28 febbraio: speriamo che piova…
…”non voglio dire dire per tutto il tempo….”, cantava Fabio Concato vent’anni fa nella sua “Giannutri”, album tra l’altro molto bello. Così saremo più invogliati a guardarci le partite alla televisione. O disincentivati ad uscire, mettiamola come vogliamo. Sì perchè domenica prossima in 80 città del Nord ci sarà il blocco totale del traffico. Roba d’altri tempi quando per lo shock petrolifero si girava la domenica in bicicletta, ma perchè non c’era benzina disponibile.
I Sindaci del Nord, guidati da Chiamparino e Moratti, cercano un coordinamento e mandano un segnale forte di chiusura totale al traffico. Il dibattito è aperto: L’ACI, per statuto Ente a tutela della mobilità e degli automobilisti, le considera inutili, il Codacons invece è pronto a “denunciare tutti i sindaci della padana che il 28 febbraio non bloccheranno il traffico se i livelli di smog hanno superato i limiti”.
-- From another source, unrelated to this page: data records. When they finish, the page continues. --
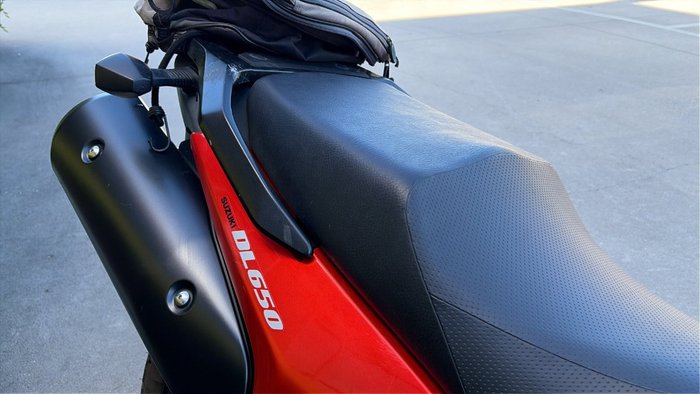 2009 Suzuki DL650 V-STROM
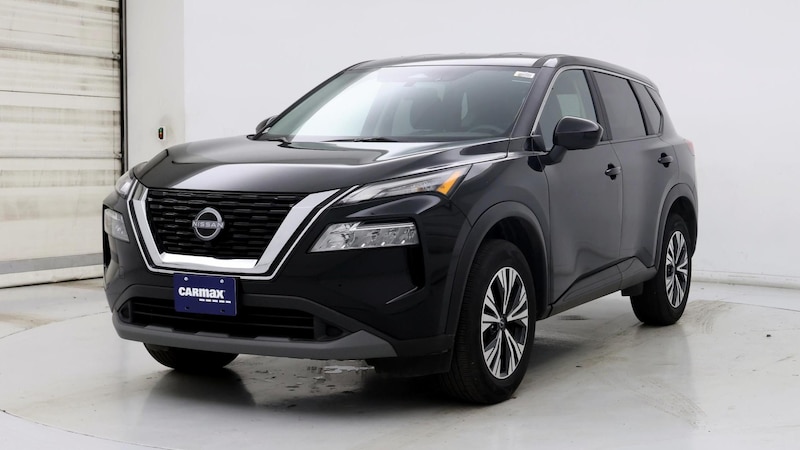 2023 Nissan Rogue SV 4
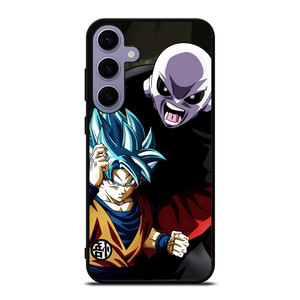 GOKU VS JIREN 2 Samsung Galaxy S24 Plus Case Cover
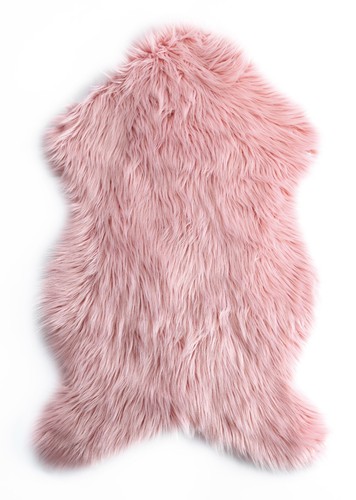 Bianca mongolian faux fur - mongolian,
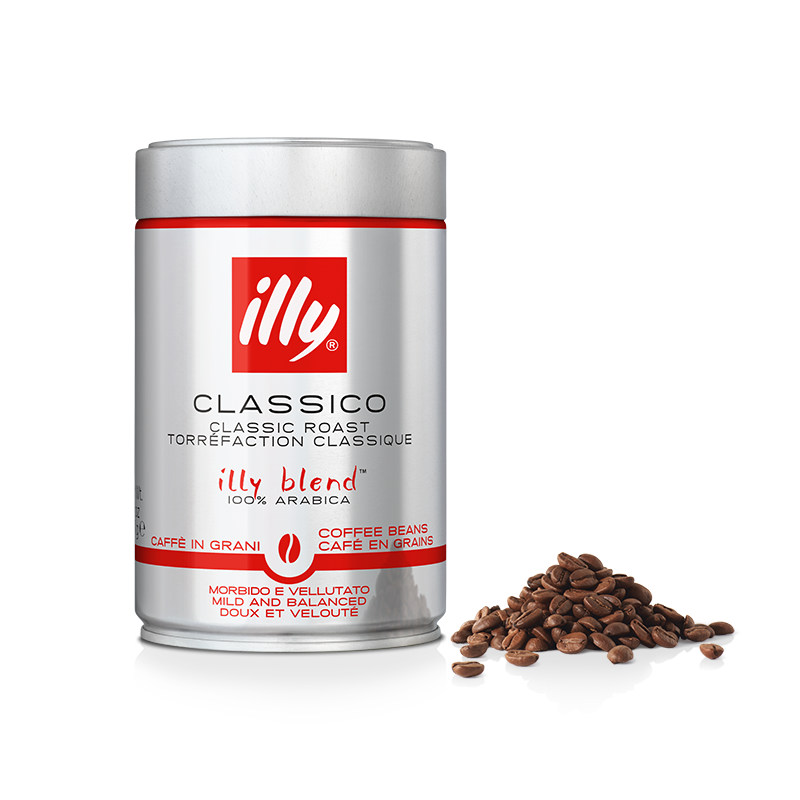 Illy Coffee beans 250g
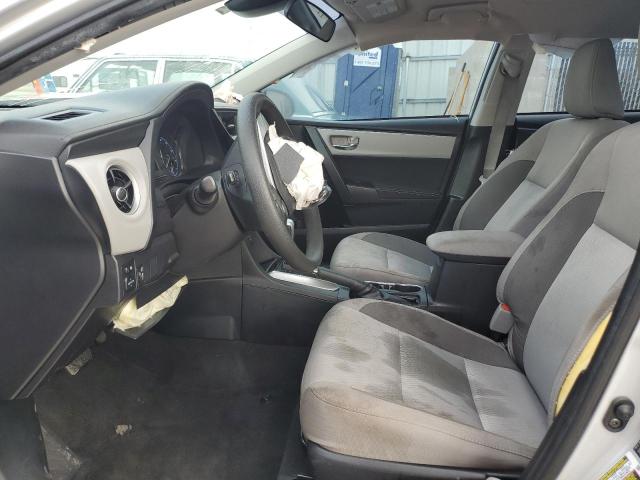 Photo 7 from auction – 2018 TOYOTA COROLLA L with VIN 2T1BURHE6JC007186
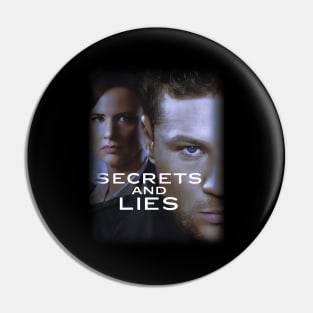 secrets and lies Pin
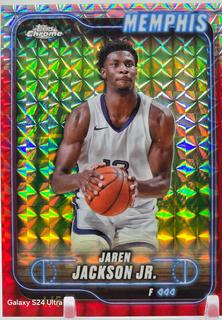 Jaren Jackson Jr.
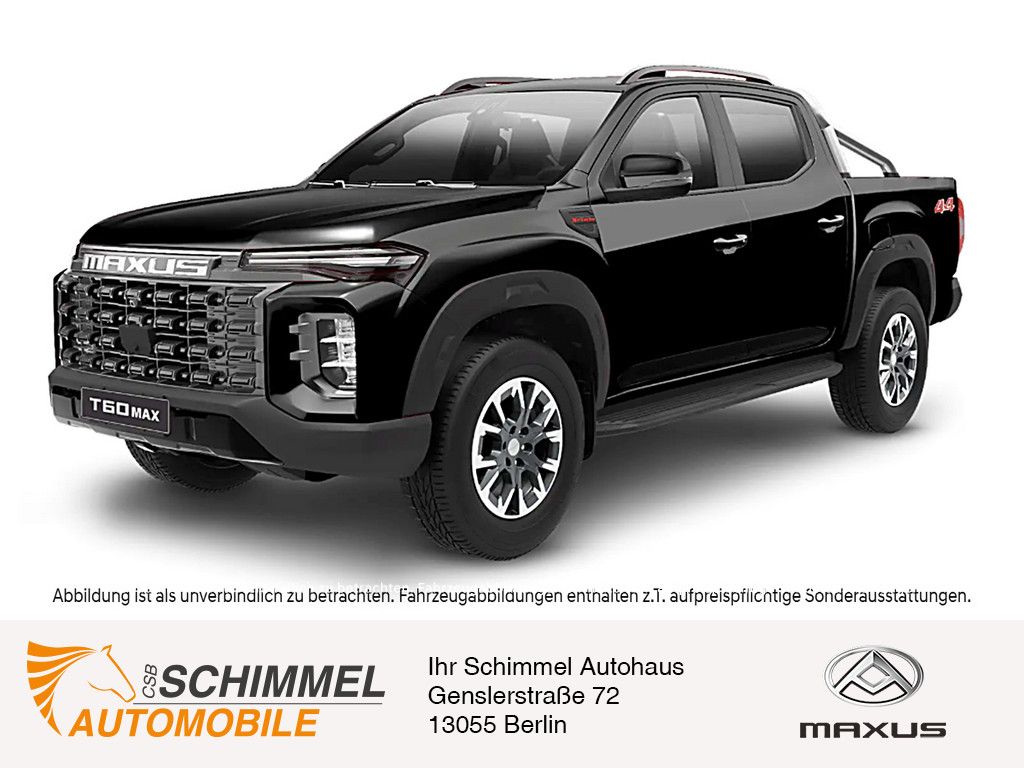Maxus T60 MAX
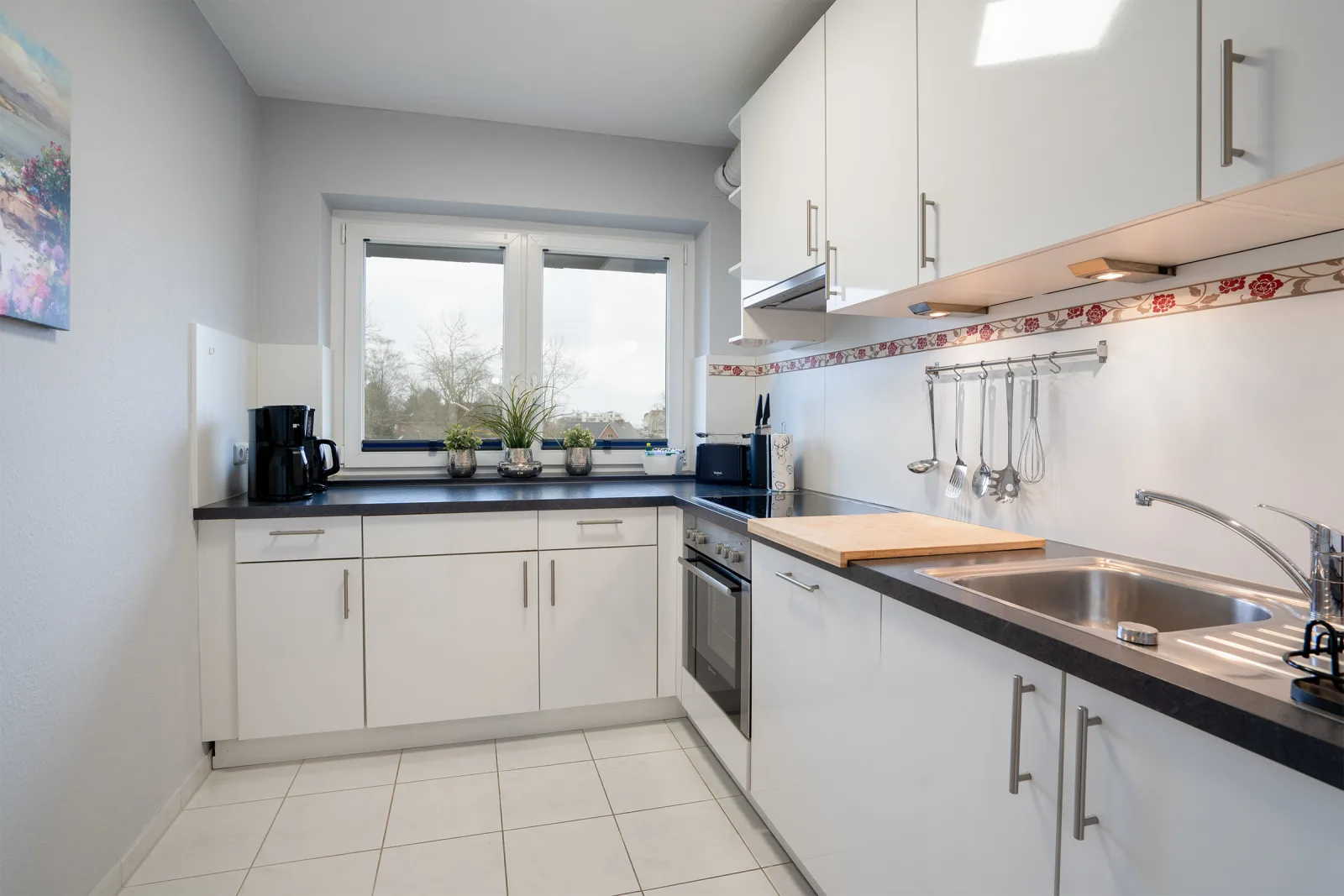 Ferienwohnung Kleiner Knurrhahn Scharbeutz - strandnah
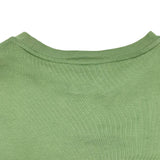 エルメス HERMES プリントTシャツ グリーン コットン メンズ 半袖Ｔシャツ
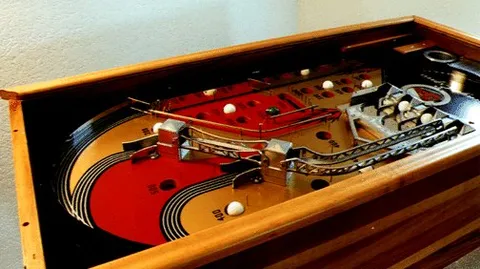 Machine (side view)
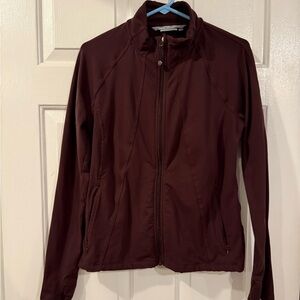 Athleta jacket, Sz L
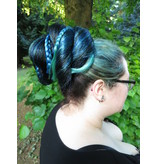 Fantasy Twist Chignon
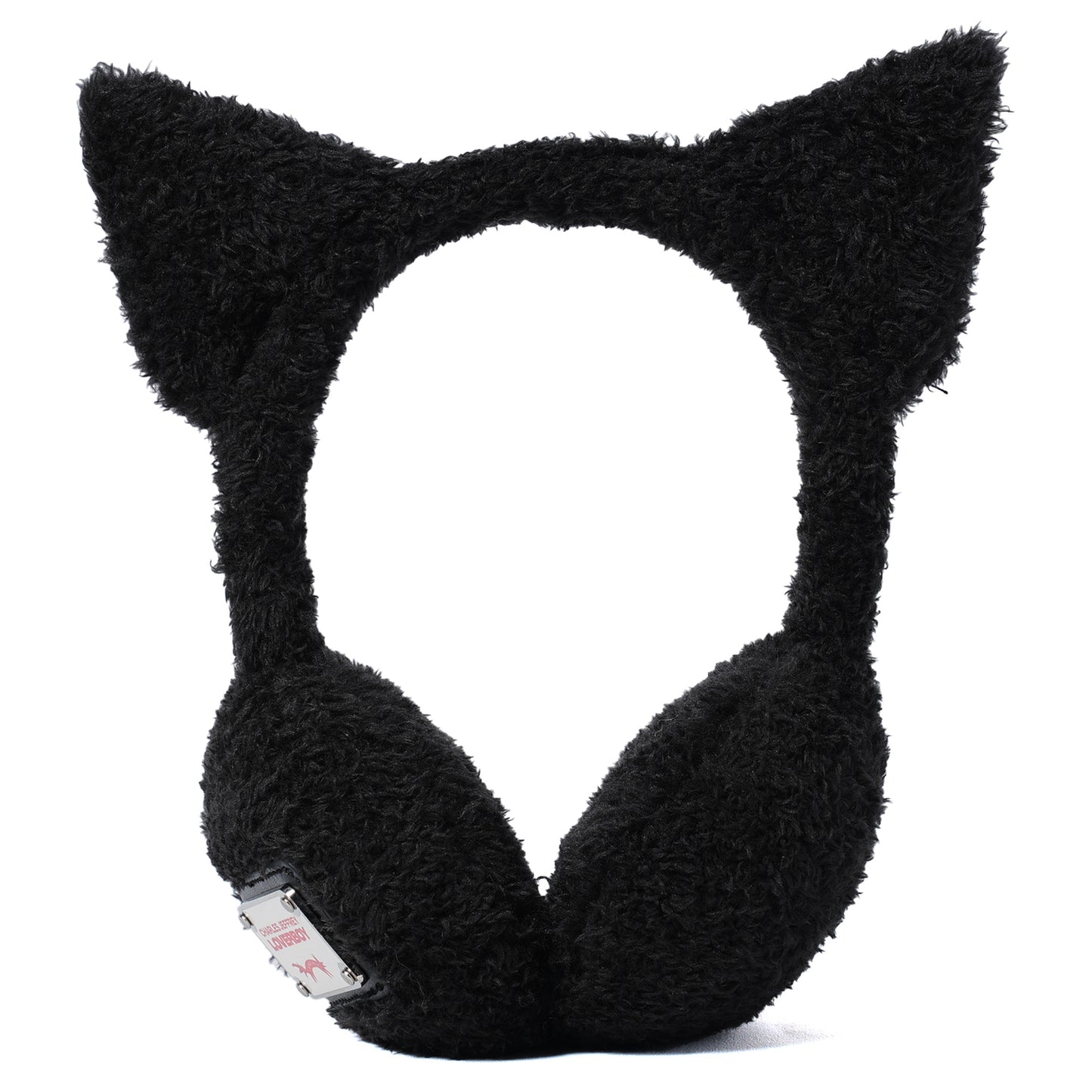 EAR WARMER / BLACK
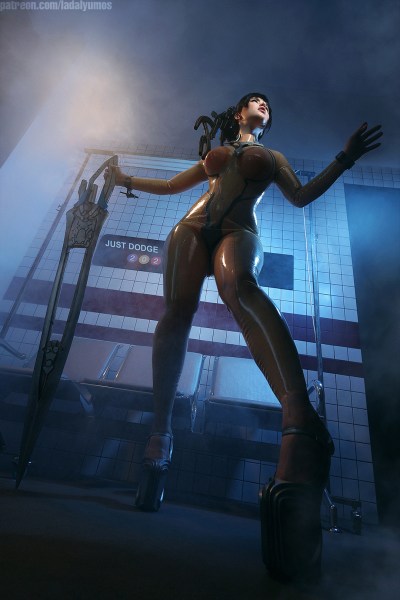 Stellar Blade - EVE (Angel) (Planet Diving) Cosplay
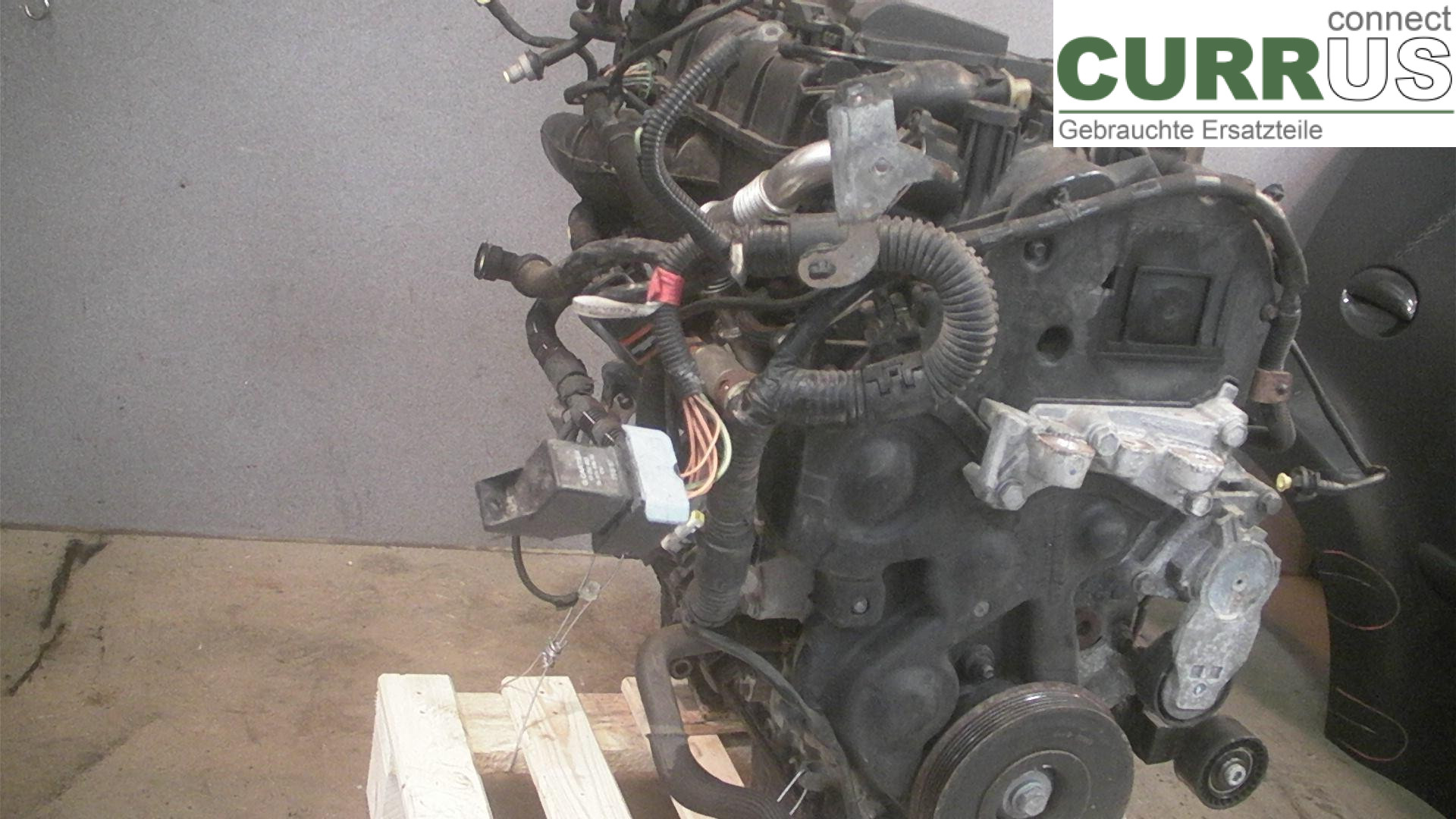  Engine 8HT /GOLLER 20 MB 1.4HDI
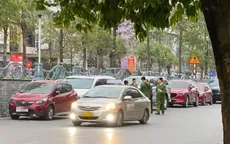 Bắt giữ đối tượng tháo hàng loạt gương ô tô trong đêm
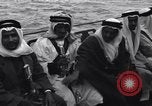 Image of Saudi Arabian group after Yalta Mediterranean Sea, 1945, second 23 stock footage video 65675033754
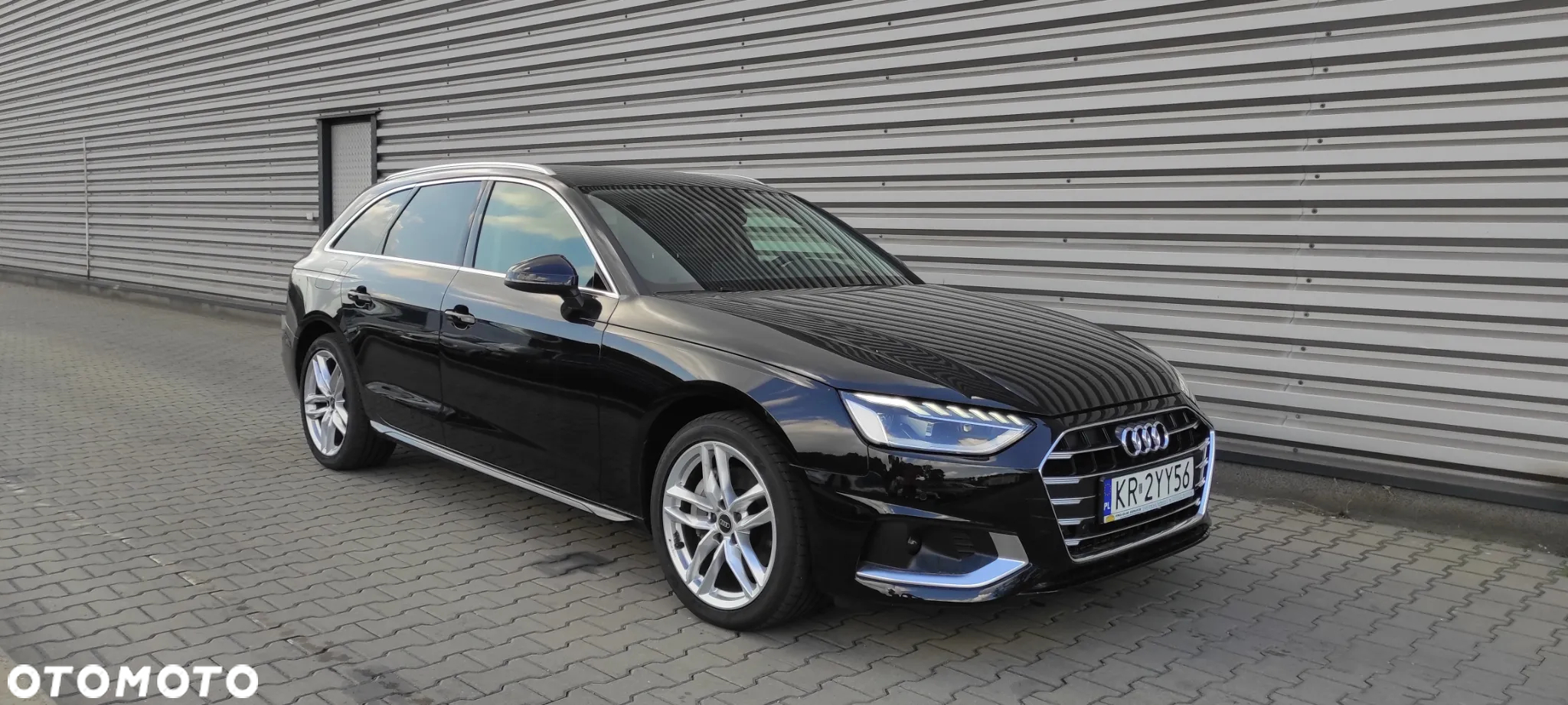 Audi A4 Avant 40 TDI S tronic advanced - 4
Insomma che dire? Chi ha ragione?
Troppo complesso per un post in un blog. Ma una cosa mi viene in mente: se il provvedimento è stato promosso per migliorare la qualità dell’aria, credo proprio che non serva. Non può avere effetto. Gli stessi tecnici del Ministero dell’Ambiente sostengono che bloccare il traffico un giorno non serve a niente in termini di miglioramento dell’ambiente. Ma lo sanno anche i sindaci. Si dica piuttosto che serve per altri scopi, per far maturare una “maggiore coscienza ambientale”, per “togliere le auto dei centri e riappropriarci degli spazi comuni”, e cose simili. Ma non diciamo che l’aria migliorerà, già dal lunedì mattina.
Tra l’altro la domenica è l’unico giorno in cui una persona usa l’auto per il piacere di usarla: le strade sono libere, il traffico è fluido, le famiglie vanno a fare la passeggiata gli amici si mettono insieme nella stessa auto (probabilmente gli unici casi di riempimento dell’auto al massimo della sua capacità). Insomma è il giorno meno indicato per vietare la circolazione. E, di conseguenza, è il giorno in cui il blocco produce i minori effetti (se effetti positivi ci sono).
E poi, non è strano aver perseguito una politica di incentivazione alla sostituzione dell’auto e poi vietarne l’utilizzo?
Perchè presentare tutta questa operazione come occasione per migliorare la qualità dell’aria? Speriamo davvero che piova….
PS. Se piove ci sono benefici per la PM10, dato che l’acqua rappresenta una forma di pulizia delle particelle sospese nell’aria.